** What you have to do **
Please output the lines shown below exactly as they appear.

[BEGIN]

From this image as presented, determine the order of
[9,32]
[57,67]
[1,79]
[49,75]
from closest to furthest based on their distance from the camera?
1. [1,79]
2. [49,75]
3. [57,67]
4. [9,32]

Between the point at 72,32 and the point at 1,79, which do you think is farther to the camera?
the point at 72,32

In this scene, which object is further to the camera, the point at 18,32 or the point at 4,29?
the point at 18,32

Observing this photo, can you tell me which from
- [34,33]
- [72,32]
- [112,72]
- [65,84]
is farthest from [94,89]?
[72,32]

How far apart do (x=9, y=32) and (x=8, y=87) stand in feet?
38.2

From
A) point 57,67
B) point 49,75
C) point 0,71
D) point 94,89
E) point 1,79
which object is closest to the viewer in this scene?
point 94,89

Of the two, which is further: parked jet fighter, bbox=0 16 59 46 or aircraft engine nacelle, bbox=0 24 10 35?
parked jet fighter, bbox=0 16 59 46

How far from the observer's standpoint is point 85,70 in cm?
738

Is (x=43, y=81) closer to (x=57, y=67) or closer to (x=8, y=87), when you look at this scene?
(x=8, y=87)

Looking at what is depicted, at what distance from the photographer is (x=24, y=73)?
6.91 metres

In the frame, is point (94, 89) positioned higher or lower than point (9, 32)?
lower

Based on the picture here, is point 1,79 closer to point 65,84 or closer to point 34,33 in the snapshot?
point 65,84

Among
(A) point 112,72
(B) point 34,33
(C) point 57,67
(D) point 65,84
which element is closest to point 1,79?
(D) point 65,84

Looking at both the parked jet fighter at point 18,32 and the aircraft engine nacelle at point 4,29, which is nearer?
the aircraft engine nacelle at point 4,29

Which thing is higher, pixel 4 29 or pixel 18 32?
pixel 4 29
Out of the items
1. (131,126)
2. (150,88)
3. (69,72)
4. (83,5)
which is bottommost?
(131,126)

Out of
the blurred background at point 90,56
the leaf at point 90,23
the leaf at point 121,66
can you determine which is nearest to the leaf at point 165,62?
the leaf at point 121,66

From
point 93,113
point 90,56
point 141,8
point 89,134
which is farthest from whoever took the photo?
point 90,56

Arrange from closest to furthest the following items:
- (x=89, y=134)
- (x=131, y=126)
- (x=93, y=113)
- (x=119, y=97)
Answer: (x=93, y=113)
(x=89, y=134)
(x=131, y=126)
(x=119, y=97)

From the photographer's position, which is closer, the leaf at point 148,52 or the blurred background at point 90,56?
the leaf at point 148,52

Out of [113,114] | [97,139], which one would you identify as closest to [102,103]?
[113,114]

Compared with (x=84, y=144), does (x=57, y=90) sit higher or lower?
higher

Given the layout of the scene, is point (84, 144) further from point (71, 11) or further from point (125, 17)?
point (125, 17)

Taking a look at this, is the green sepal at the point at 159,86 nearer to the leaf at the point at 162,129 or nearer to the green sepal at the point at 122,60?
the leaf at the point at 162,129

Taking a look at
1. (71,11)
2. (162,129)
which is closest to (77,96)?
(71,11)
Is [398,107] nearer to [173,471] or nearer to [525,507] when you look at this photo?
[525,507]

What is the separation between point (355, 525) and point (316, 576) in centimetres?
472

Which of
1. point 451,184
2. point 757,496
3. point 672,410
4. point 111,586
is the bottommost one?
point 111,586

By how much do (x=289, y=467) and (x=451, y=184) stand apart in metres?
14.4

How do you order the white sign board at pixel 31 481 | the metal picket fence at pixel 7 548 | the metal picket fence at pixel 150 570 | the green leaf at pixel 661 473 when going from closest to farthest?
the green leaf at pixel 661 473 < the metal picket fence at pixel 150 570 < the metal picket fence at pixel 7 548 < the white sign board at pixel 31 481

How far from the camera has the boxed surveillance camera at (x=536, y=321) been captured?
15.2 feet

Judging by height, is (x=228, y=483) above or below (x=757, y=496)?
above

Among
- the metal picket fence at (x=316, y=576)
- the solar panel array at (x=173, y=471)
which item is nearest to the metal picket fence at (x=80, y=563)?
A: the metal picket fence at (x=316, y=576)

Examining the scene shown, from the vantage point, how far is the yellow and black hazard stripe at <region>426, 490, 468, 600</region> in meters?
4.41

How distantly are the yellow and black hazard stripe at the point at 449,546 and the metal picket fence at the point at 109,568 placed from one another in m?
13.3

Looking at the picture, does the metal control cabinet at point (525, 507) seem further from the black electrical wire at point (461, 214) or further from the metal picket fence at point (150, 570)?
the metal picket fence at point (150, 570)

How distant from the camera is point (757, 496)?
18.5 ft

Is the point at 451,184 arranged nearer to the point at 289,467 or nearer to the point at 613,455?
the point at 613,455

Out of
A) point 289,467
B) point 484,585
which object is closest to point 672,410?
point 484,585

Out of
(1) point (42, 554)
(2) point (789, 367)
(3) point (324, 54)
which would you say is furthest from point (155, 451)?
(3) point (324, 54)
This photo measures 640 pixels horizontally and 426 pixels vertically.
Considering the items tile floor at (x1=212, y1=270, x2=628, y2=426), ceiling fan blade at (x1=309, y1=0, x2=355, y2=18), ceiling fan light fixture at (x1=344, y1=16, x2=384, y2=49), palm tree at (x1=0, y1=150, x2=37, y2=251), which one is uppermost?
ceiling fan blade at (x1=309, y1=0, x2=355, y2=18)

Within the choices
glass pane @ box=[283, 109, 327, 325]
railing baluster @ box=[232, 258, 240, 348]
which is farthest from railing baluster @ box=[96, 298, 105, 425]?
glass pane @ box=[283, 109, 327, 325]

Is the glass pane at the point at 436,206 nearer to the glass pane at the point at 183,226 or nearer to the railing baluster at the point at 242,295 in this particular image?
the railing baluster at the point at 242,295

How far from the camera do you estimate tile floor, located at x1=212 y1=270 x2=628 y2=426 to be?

[END]

** Reply to the exercise **
From this image as presented, determine the order of
[9,32]
[57,67]
[1,79]
[49,75]
from closest to furthest based on their distance from the camera?
1. [1,79]
2. [49,75]
3. [57,67]
4. [9,32]

Between the point at 72,32 and the point at 1,79, which do you think is farther to the camera?
the point at 72,32

In this scene, which object is further to the camera, the point at 18,32 or the point at 4,29?
the point at 18,32

Observing this photo, can you tell me which from
- [34,33]
- [72,32]
- [112,72]
- [65,84]
is farthest from [94,89]?
[72,32]

How far apart do (x=9, y=32) and (x=8, y=87) stand in feet?
38.2

From
A) point 57,67
B) point 49,75
C) point 0,71
D) point 94,89
E) point 1,79
which object is closest to the viewer in this scene?
point 94,89

Of the two, which is further: parked jet fighter, bbox=0 16 59 46 or aircraft engine nacelle, bbox=0 24 10 35?
parked jet fighter, bbox=0 16 59 46

How far from the observer's standpoint is point 85,70 in cm?
738

Is (x=43, y=81) closer to (x=57, y=67) or closer to (x=8, y=87), when you look at this scene?
(x=8, y=87)

Looking at what is depicted, at what distance from the photographer is (x=24, y=73)?
6.91 metres

In the frame, is point (94, 89) positioned higher or lower than point (9, 32)?
lower

Based on the picture here, is point 1,79 closer to point 65,84 or closer to point 34,33 in the snapshot?
point 65,84

Among
(A) point 112,72
(B) point 34,33
(C) point 57,67
(D) point 65,84
which element is closest to point 1,79?
(D) point 65,84

Looking at both the parked jet fighter at point 18,32 and the aircraft engine nacelle at point 4,29, which is nearer?
the aircraft engine nacelle at point 4,29

Which thing is higher, pixel 4 29 or pixel 18 32?
pixel 4 29
Out of the items
1. (131,126)
2. (150,88)
3. (69,72)
4. (83,5)
which is bottommost?
(131,126)

Out of
the blurred background at point 90,56
the leaf at point 90,23
the leaf at point 121,66
can you determine which is nearest to the leaf at point 165,62?
the leaf at point 121,66

From
point 93,113
point 90,56
point 141,8
point 89,134
which is farthest from whoever took the photo?
point 90,56

Arrange from closest to furthest the following items:
- (x=89, y=134)
- (x=131, y=126)
- (x=93, y=113)
- (x=119, y=97)
Answer: (x=93, y=113)
(x=89, y=134)
(x=131, y=126)
(x=119, y=97)

From the photographer's position, which is closer, the leaf at point 148,52 or the blurred background at point 90,56?
the leaf at point 148,52

Out of [113,114] | [97,139], which one would you identify as closest to [102,103]?
[113,114]

Compared with (x=84, y=144), does (x=57, y=90) sit higher or lower?
higher

Given the layout of the scene, is point (84, 144) further from point (71, 11) or further from point (125, 17)?
point (125, 17)

Taking a look at this, is the green sepal at the point at 159,86 nearer to the leaf at the point at 162,129 or nearer to the green sepal at the point at 122,60?
the leaf at the point at 162,129

Taking a look at
1. (71,11)
2. (162,129)
which is closest to (77,96)?
(71,11)
Is [398,107] nearer to [173,471] or nearer to [525,507] when you look at this photo?
[525,507]

What is the separation between point (355, 525) and point (316, 576) in centimetres?
472

Which of
1. point 451,184
2. point 757,496
3. point 672,410
4. point 111,586
is the bottommost one?
point 111,586

By how much do (x=289, y=467) and (x=451, y=184) stand apart in metres?
14.4

How do you order the white sign board at pixel 31 481 | the metal picket fence at pixel 7 548 | the metal picket fence at pixel 150 570 | the green leaf at pixel 661 473 when going from closest to farthest?
the green leaf at pixel 661 473 < the metal picket fence at pixel 150 570 < the metal picket fence at pixel 7 548 < the white sign board at pixel 31 481

How far from the camera has the boxed surveillance camera at (x=536, y=321) been captured?
15.2 feet

Judging by height, is (x=228, y=483) above or below (x=757, y=496)?
above

Among
- the metal picket fence at (x=316, y=576)
- the solar panel array at (x=173, y=471)
which item is nearest to the metal picket fence at (x=80, y=563)?
A: the metal picket fence at (x=316, y=576)

Examining the scene shown, from the vantage point, how far is the yellow and black hazard stripe at <region>426, 490, 468, 600</region> in meters?
4.41

How distantly are the yellow and black hazard stripe at the point at 449,546 and the metal picket fence at the point at 109,568 placed from one another in m?
13.3

Looking at the picture, does the metal control cabinet at point (525, 507) seem further from the black electrical wire at point (461, 214) or further from the metal picket fence at point (150, 570)?
the metal picket fence at point (150, 570)

How distant from the camera is point (757, 496)?
18.5 ft

Is the point at 451,184 arranged nearer to the point at 289,467 or nearer to the point at 613,455?
the point at 613,455

Out of
A) point 289,467
B) point 484,585
which object is closest to point 672,410?
point 484,585

Out of
(1) point (42, 554)
(2) point (789, 367)
(3) point (324, 54)
which would you say is furthest from point (155, 451)?
(3) point (324, 54)
This photo measures 640 pixels horizontally and 426 pixels vertically.
Considering the items tile floor at (x1=212, y1=270, x2=628, y2=426), ceiling fan blade at (x1=309, y1=0, x2=355, y2=18), ceiling fan light fixture at (x1=344, y1=16, x2=384, y2=49), palm tree at (x1=0, y1=150, x2=37, y2=251), which one is uppermost?
ceiling fan blade at (x1=309, y1=0, x2=355, y2=18)

Within the choices
glass pane @ box=[283, 109, 327, 325]
railing baluster @ box=[232, 258, 240, 348]
which is farthest from railing baluster @ box=[96, 298, 105, 425]?
glass pane @ box=[283, 109, 327, 325]

Is the glass pane at the point at 436,206 nearer to the glass pane at the point at 183,226 or nearer to the railing baluster at the point at 242,295 in this particular image?
the railing baluster at the point at 242,295

How far from the camera do you estimate tile floor, located at x1=212 y1=270 x2=628 y2=426 to be?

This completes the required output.